The goal is to become symmetric routing:
Each interface on the server should have it’s own default gateway, which allows that interface to reply itself to incoming packets from other networks.
A normal routing table can only have one default gateway. This is quite logical since it’s the place where to send packets that do not match anything else in the rest of the table. To be able to have two default gateways, one for each interface, you need to setup policy based routing.
Policy based routing allows you to have multiple routing tables. Which table is used, depends on a set of rules.
To setup policy based routing for our example case, we will use two policy based tables. While it is possible to give a nice name to the tables (in /etc/iproute2/rt_tables), it’s not really when you only plan to have a few. Without a name, the tables are automatically created when you’re adding something to them.
Let’s start with adding a route for the network itself (link) and one for the default gateway for each interface. ens192 (192.168.0.10) will use table 1, ens224 (192.168.1.10) will use table 2.
[jensd@server ~]$ sudo ip route add 192.168.0.0/24 dev ens192 tab 1
[jensd@server ~]$ sudo ip route add 192.168.1.0/24 dev ens224 tab 2
[jensd@server ~]$ sudo ip route add default via 192.168.0.1 dev ens192 tab 1
[jensd@server ~]$ sudo ip route add default via 192.168.1.1 dev ens224 tab 2
To define when table 1 or 2 will be used, we’ll add a rule, based on the source of the packet to the policy and refresh the policy based routing:
[jensd@server ~]$ sudo ip rule add from 192.168.0.10/32 tab 1 priority 100
[jensd@server ~]$ sudo ip rule add from 192.168.1.10/32 tab 2 priority 200
[jensd@server ~]$ sudo ip route flush cache
To check if we did everything correctly, let’s list the tables and the rules:
[jensd@server ~]$ ip route show tab 1
default via 192.168.0.1 dev ens192
192.168.0.0/24 dev ens192 scope link
[jensd@server ~]$ ip route show tab 2
default via 192.168.1.1 dev ens224
192.168.1.0/24 dev ens224 scope link
[jensd@server ~]$ ip rule show
0: from all lookup local
100: from 192.168.0.10 lookup 1
200: from 192.168.1.10 lookup 2
32766: from all lookup main
32767: from all lookup default
[jensd@server ~]$ ip route
default via 192.168.0.10 dev ens192
169.254.0.0/16 dev ens192 scope link metric 1002
169.254.0.0/16 dev ens224 scope link metric 1003
192.168.1.0/24 dev ens224 proto kernel scope link src 192.168.1.10
192.168.0.0/24 dev ens192 proto kernel scope link src 192.168.0.10
As you can see in the output from ip rule show, our policy based tables have a higher priority than the main table, which can be viewed with ip route. Nevertheless it’s import to still have a default route in the main table since packets leaving the machine itself can have a source IP of 0.0.0.0 and would not match any of the rules in our policy.

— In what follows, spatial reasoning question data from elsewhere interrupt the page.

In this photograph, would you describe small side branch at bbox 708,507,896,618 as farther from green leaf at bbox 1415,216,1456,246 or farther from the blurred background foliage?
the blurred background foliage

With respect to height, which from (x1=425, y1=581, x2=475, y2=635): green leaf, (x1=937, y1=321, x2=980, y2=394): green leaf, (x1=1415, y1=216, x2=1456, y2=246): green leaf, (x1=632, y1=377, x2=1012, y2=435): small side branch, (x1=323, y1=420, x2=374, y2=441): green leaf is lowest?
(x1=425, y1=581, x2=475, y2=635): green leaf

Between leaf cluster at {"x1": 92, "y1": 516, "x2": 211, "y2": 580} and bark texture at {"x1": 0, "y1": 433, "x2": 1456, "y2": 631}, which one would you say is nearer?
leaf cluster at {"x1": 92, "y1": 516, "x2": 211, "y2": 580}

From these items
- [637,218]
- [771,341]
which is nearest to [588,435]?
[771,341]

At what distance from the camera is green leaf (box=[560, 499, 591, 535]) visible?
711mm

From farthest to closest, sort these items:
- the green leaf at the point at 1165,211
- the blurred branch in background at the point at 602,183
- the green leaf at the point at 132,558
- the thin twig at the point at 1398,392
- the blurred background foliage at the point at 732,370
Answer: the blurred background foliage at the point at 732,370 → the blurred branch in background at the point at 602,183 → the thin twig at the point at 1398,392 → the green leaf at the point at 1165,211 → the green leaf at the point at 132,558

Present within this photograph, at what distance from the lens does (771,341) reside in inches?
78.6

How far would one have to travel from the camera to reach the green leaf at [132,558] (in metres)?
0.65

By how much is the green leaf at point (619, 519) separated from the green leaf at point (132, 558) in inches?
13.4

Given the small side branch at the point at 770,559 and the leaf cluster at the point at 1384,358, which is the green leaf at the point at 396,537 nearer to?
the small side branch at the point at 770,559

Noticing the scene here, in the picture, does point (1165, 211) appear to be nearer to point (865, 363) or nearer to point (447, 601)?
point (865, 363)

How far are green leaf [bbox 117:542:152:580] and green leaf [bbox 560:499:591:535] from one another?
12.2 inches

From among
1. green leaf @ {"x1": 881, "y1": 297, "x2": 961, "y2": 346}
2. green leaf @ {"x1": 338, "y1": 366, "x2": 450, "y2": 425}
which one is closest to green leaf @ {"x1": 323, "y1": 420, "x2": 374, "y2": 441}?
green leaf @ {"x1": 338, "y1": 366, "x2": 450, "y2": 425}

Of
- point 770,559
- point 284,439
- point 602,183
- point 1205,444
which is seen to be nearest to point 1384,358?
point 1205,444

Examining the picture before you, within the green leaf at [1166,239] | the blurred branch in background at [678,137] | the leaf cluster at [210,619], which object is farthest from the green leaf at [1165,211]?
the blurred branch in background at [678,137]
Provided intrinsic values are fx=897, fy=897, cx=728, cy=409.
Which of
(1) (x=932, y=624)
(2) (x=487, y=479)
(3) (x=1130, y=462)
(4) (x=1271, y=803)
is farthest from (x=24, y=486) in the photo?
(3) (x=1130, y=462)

Make the changes permanent
Up to now, the changes would get lost after a reboot or restart of the networking. To make the changes permanent, create a route and rule file for every interface. For the above example, the contents would look like this:
[jensd@server ~]$ cat /etc/sysconfig/network-scripts/route-ens192
192.168.0.0/24 dev ens192 tab 1
default via 192.168.0.1 dev ens192 tab 1
[jensd@server ~]$ cat /etc/sysconfig/network-scripts/route-ens224
192.168.1.0/24 dev ens224 tab 2
default via 192.168.1.1 dev ens224 tab 2
[jensd@server ~]$ cat /etc/sysconfig/network-scripts/rule-ens192
from 192.168.0.10/32 tab 1 priority 100
[jensd@server ~]$ cat /etc/sysconfig/network-scripts/rule-ens224
from 192.168.1.10/32 tab 2 priority 200
Now your configuration should be persistent.
Some people pointed out in the comments that, in order for the routers to be persistent, you need to first perform the following actions:
yum install NetworkManager-config-routing-rules
systemctl enable NetworkManager-dispatcher.service
systemctl start NetworkManager-dispatcher.service
While this solution is slightly more work than changing the value for rp_filter, it isn’t that hard and has a lot of advantages over the other solution.